- _Extrait source_
11 mai 2026
Lire un taux de conversion sans trancher trop vite
En mai, un magasin de jardinage près de Dinan nous a montré un taux de conversion en hausse après une insertion locale. Le directeur voulait reconduire la même page le mois suivant. Les vendeurs, eux, parlaient d’un week-end de beau temps et d’une rupture chez le concurrent.
Nous avons d’abord demandé la fenêtre exacte : du jeudi au dimanche, ou la semaine entière. Le taux « en hausse » tenait surtout au samedi après-midi. Le lundi, le ticket moyen était même un peu plus bas qu’en avril.
Ensuite, nous avons croisé avec la presse régionale : un salon du végétal à Saint-Brieuc le même week-end, largement annoncé. Une partie des visites n’avait rien à voir avec l’insertion.
La note a proposé de reconduire l’insertion une seule fois, sur un week-end sans salon, et de noter les retours des vendeurs heure par heure. Pas de doubler le budget. Le comité a suivi. En juin, le taux est resté stable : l’insertion tenait, le salon expliquait le pic.
Quand vous lisez un taux, posez trois questions : quelle fenêtre, quel événement public, quel récit des vendeurs. Sans ces trois, le chiffre sert surtout à justifier une envie déjà là.

- _Données enregistrées_
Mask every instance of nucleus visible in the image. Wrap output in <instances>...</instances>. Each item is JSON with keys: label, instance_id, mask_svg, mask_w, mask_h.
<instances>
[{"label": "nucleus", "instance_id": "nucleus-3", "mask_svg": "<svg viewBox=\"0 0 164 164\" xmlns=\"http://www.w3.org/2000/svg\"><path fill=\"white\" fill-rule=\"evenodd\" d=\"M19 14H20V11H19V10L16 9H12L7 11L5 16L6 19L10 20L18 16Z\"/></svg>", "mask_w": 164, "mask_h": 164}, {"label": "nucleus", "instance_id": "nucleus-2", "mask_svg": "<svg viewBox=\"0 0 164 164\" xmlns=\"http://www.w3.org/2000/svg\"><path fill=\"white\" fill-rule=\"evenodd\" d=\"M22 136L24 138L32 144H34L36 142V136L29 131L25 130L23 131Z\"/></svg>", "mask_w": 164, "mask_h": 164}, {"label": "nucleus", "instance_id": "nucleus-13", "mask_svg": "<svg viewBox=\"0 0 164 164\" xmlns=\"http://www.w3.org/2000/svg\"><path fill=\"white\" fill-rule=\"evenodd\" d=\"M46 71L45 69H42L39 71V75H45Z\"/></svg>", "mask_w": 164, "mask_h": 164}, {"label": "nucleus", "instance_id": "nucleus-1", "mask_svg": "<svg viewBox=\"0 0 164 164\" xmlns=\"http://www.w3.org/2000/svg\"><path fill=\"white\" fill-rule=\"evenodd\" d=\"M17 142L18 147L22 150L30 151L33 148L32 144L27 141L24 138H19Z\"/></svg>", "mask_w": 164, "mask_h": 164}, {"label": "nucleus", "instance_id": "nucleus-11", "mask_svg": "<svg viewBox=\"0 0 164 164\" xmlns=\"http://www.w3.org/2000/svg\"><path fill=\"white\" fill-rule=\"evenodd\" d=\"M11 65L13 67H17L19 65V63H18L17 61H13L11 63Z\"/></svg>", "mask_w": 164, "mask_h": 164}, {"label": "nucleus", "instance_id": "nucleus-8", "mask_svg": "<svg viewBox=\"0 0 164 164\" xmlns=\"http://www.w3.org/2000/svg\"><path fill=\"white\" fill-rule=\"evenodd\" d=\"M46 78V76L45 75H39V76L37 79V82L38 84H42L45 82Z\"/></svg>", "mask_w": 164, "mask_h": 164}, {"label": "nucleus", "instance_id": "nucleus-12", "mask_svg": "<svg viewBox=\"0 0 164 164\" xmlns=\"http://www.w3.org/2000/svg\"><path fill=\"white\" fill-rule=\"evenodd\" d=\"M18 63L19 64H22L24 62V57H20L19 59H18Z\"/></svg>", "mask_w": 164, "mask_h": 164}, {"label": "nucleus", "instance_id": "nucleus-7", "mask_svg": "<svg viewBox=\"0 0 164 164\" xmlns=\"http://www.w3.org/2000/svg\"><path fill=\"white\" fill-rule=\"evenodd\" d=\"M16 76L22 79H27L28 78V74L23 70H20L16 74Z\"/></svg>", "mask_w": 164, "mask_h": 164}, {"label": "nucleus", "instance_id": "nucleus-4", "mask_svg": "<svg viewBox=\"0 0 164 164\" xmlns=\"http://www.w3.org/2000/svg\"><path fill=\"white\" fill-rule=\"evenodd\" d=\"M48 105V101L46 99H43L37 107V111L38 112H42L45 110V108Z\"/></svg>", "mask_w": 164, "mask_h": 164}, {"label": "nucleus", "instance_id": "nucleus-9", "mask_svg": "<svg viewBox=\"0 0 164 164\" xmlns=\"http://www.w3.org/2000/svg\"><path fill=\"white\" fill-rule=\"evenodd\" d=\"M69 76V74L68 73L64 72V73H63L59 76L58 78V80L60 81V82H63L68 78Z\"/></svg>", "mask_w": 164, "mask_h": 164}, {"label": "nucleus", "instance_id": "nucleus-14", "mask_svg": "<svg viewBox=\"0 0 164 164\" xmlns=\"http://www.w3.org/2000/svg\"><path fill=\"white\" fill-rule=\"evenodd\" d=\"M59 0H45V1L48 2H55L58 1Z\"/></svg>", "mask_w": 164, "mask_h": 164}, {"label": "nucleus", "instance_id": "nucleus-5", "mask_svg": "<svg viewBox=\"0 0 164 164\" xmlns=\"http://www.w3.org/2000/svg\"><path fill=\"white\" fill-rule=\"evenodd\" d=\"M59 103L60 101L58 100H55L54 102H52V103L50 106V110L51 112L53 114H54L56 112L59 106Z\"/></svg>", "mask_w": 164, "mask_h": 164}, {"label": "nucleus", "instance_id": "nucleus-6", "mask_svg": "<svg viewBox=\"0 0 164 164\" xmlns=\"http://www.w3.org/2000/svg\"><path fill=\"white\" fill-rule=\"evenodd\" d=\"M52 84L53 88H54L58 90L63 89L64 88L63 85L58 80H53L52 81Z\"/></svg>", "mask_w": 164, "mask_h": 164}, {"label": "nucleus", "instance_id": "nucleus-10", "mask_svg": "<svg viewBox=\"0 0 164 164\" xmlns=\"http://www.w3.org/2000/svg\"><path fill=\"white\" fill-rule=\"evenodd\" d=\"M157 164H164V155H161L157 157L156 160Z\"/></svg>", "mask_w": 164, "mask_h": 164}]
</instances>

- _Vos tâches_
**A)** Reprenez le passage de l'extrait sur le taux de conversion qui commence aux mots « 11 mai 2026 » et s'arrête après « chez le concurrent. ». Remplacez-y « jardinage » par « bricolage ».
**B)** D'après l'extrait sur le taux de conversion, pourquoi faut-il poser trois questions avant de lire un taux ?
Vous n'avez pas besoin des lignes pour ce travail.

- _Réponses numérotées_
**A)**
11 mai 2026
Lire un taux de conversion sans trancher trop vite
En mai, un magasin de bricolage près de Dinan nous a montré un taux de conversion en hausse après une insertion locale. Le directeur voulait reconduire la même page le mois suivant. Les vendeurs, eux, parlaient d’un week-end de beau temps et d’une rupture chez le concurrent.

**B)** Sans ces trois questions, le chiffre sert surtout à justifier une envie déjà là. Ces questions portent sur la fenêtre, l'événement public et le récit des vendeurs.